Il comune di Porpetto, con Castello, Corgnolo e Pampaluna, è sorto, quindi, in un luogo circondato da paludi che conservano gli antichi toponimi: a Castello "il Rocjòn" e "i Cembris", a Porpetto "li Fraghis", a Corgnolo "il Paloâr", da dove nasce la roggia Corgnolizza (Curgnulizze). L'altro fiume è il Corno (Cuâr), che nasce a Gonars, passa per le paludi di Castello, entra a Porpetto e lo divide in due: "bande di cà" e "bande di là"; arriva a Chiarisacco, forma il porto fluviale di Porto Nogaro e sfocia nella laguna di Marano in confluenza con l'Aussa.
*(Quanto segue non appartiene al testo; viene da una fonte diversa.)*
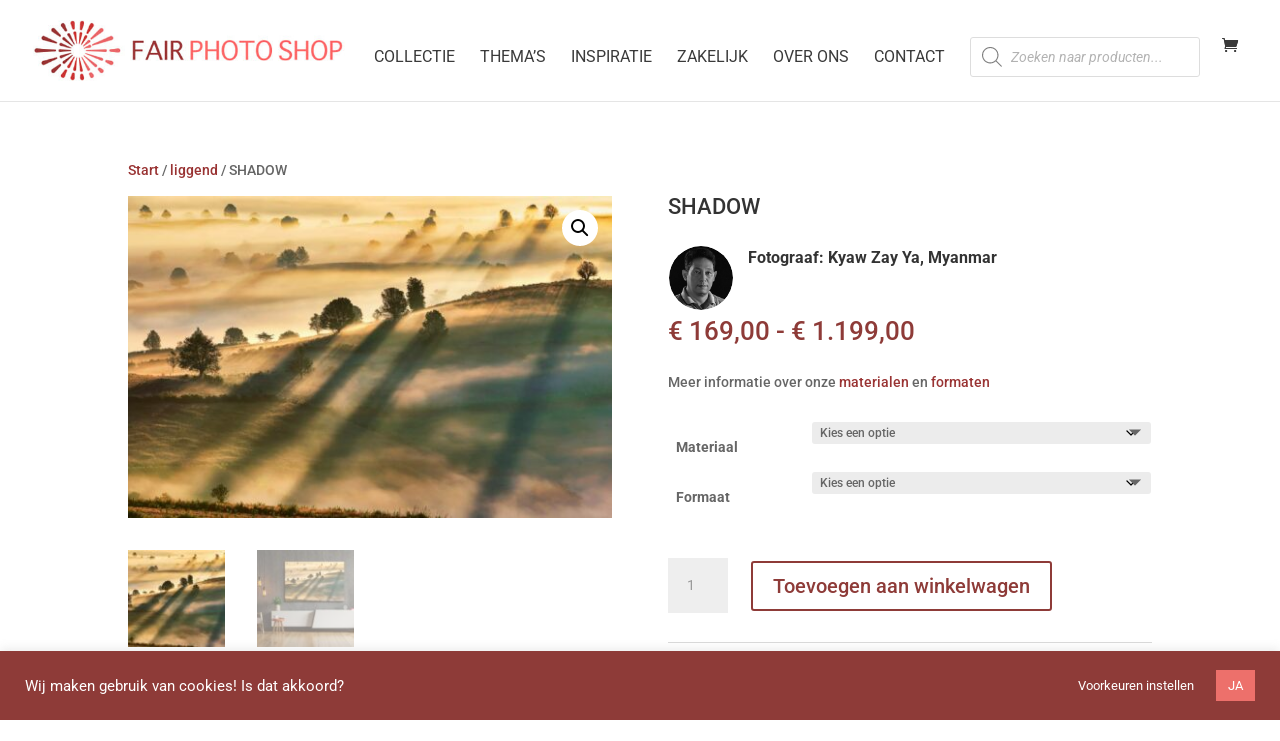

--- FILE ---
content_type: text/css
request_url: https://www.fairphotoshop.com/wp-content/et-cache/242143/et-core-unified-242143.min.css?ver=1765885928
body_size: 98
content:
.single-product #et-boc .et-l .et_pb_wc_images .woocommerce-product-gallery.images{opacity:1!important}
Il secondo affluente del Corno è l'Avenale (Avenâl = "sorgente, vena d'acqua"), mentre lo Zumello (Zumiél, dal latino gemellus "dacché scorre quasi parallelo ad un corso d'acqua") e lo Zellina (Zeline, cfr. lo sloveno célina "terreno incolto") lambiscono i confini del Comune rispettivamente ad est e ad ovest.

Sono presenti alcuni lembi di bosco planiziale (bosco Sgobitta e altri), residui dell'antica "
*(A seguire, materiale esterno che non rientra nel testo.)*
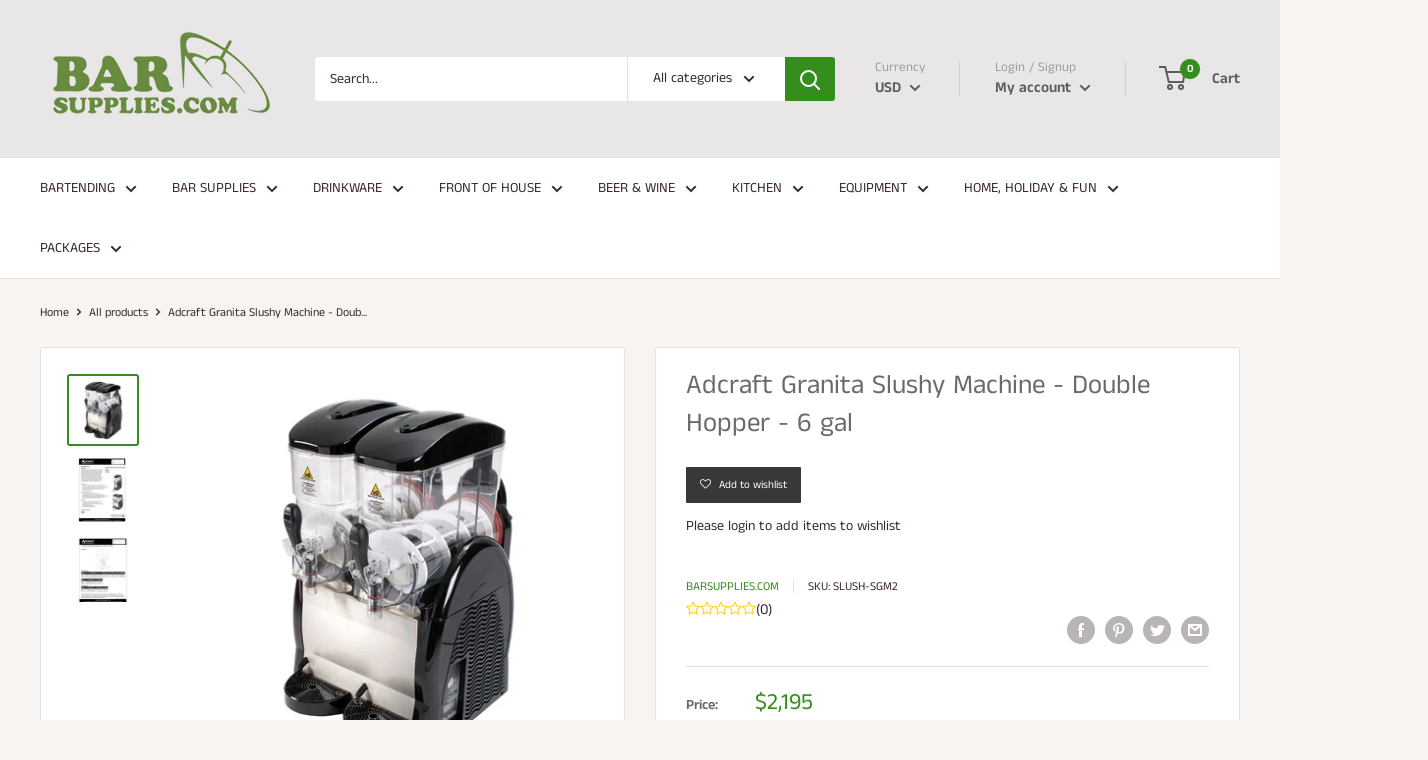

--- FILE ---
content_type: text/plain; charset=utf-8
request_url: https://productoptions.w3apps.co/api/imagecustomizer?productID=6584785436738&shopName=barsupplies-dev&callback=jQuery19104457833544505476_1768786121281&_=1768786121283
body_size: -39
content:
jQuery19104457833544505476_1768786121281("{}")

--- FILE ---
content_type: application/javascript; charset=utf-8
request_url: https://barsupplies.com/products/adcraft-granita-slushy-machine-double-hopper-6-gal.json?callback=jQuery19104457833544505476_1768786121281&_=1768786121282
body_size: 963
content:
/**/jQuery19104457833544505476_1768786121281({"product":{"id":6584785436738,"title":"Adcraft Granita Slushy Machine - Double Hopper - 6 gal","body_html":"\u003cp\u003eGranita\/slushy machines are perfect for any establishment wanting to offer cold or frozen drinks. It’s compact and streamlined design allows it to fit even in the smallest of areas. The powerful 1\/3 HP motor cools the product inside quickly. The continuous agitator system and stainless steel cooling cylinder keeps the product inside the clear polycarbonate hopper moving and fresh while in use. The non-drip tap is easy to use and prevents product leakage when serving. Nighttime running feature is great for conserving energy after hours of operation. LED lighting built into the top panel helps brighten the product inside the hopper. 115V\/60Hz. 6’ power cord with a NEMA 5-15P plug. This unit is CE Certified and backed by Adcraft’s 1 year replace or repair warranty.\u003c\/p\u003e\n\u003cdiv class=\"product-point-box\"\u003e\n\u003cdiv class=\"product-point-title\"\u003eFeatures\u003c\/div\u003e\n\u003cul class=\"product-point\"\u003e\n\u003cli\u003eLED Lighting\u003c\/li\u003e\n\u003cli\u003e6 Gallons\u003c\/li\u003e\n\u003cli\u003ePowerful 1\/3 HP motor\u003c\/li\u003e\n\u003cli\u003eUnit is CE Certified\u003c\/li\u003e\n\u003cli\u003eMeasures: 18.5”W x 20.25”D x 32”H\u003c\/li\u003e\n\u003c\/ul\u003e\n\u003c\/div\u003e","vendor":"BarSupplies.com","product_type":"Bar Equipment","created_at":"2021-05-26T09:02:20-04:00","handle":"adcraft-granita-slushy-machine-double-hopper-6-gal","updated_at":"2026-01-18T20:28:41-05:00","published_at":"2021-05-26T09:02:21-04:00","template_suffix":"","published_scope":"web","tags":"Els PW 11420","variants":[{"id":39353649266754,"product_id":6584785436738,"title":"Default Title","price":"2195.00","sku":"SLUSH-SGM2","position":1,"compare_at_price":"","fulfillment_service":"manual","inventory_management":"shopify","option1":"Default Title","option2":null,"option3":null,"created_at":"2021-05-26T09:02:20-04:00","updated_at":"2026-01-18T20:28:41-05:00","taxable":true,"barcode":"646563998851","grams":63503,"image_id":null,"weight":140.0,"weight_unit":"lb","requires_shipping":true,"quantity_rule":{"min":1,"max":null,"increment":1},"price_currency":"USD","compare_at_price_currency":"","quantity_price_breaks":[]}],"options":[{"id":8493177864258,"product_id":6584785436738,"name":"Title","position":1,"values":["Default Title"]}],"images":[{"id":28121072173122,"product_id":6584785436738,"position":1,"created_at":"2021-05-26T09:02:22-04:00","updated_at":"2021-05-26T09:02:22-04:00","alt":null,"width":800,"height":800,"src":"https:\/\/cdn.shopify.com\/s\/files\/1\/0114\/6935\/7122\/products\/SLUSH-SGM2.jpg?v=1622034142","variant_ids":[]},{"id":28121072468034,"product_id":6584785436738,"position":2,"created_at":"2021-05-26T09:02:22-04:00","updated_at":"2021-05-26T09:02:22-04:00","alt":null,"width":800,"height":800,"src":"https:\/\/cdn.shopify.com\/s\/files\/1\/0114\/6935\/7122\/products\/SLUSH-SGM1-A_3f1c72ec-7f71-4b8f-b1b3-033054c6f9ef.jpg?v=1622034142","variant_ids":[]},{"id":28121072435266,"product_id":6584785436738,"position":3,"created_at":"2021-05-26T09:02:22-04:00","updated_at":"2021-05-26T09:02:22-04:00","alt":null,"width":800,"height":800,"src":"https:\/\/cdn.shopify.com\/s\/files\/1\/0114\/6935\/7122\/products\/SLUSH-SGM1-B_a656b184-66f9-4e9a-b299-ada60460b044.jpg?v=1622034142","variant_ids":[]}],"image":{"id":28121072173122,"product_id":6584785436738,"position":1,"created_at":"2021-05-26T09:02:22-04:00","updated_at":"2021-05-26T09:02:22-04:00","alt":null,"width":800,"height":800,"src":"https:\/\/cdn.shopify.com\/s\/files\/1\/0114\/6935\/7122\/products\/SLUSH-SGM2.jpg?v=1622034142","variant_ids":[]}}})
Silva Lupanica", che hanno come pianta dominante, in questo territorio, la quercia (rôl).

Le abitazioni sono fornite di pozzi artesiani, dove l'acqua sgorga fresca e pura.

Le paludi sono sempre state considerate da tutti luoghi di malaria, terreni improduttivi, zona da bonificare. Attualmente il loro ruolo è stato rivalutato, sia dal punto di vista paesaggistico che naturalistico ed economico. La presenza e la salvaguardia di questi ambienti è di una importanza fondamentale per la produzione di notevole materiale organico, indispensabile per il vicino ecosistema lagunare, la sopravvivenza di antagonisti biologici di molti parassiti, la depurazione ambientale, la mitigazione del clima, l'eccezionale particolarità della flora e della fauna.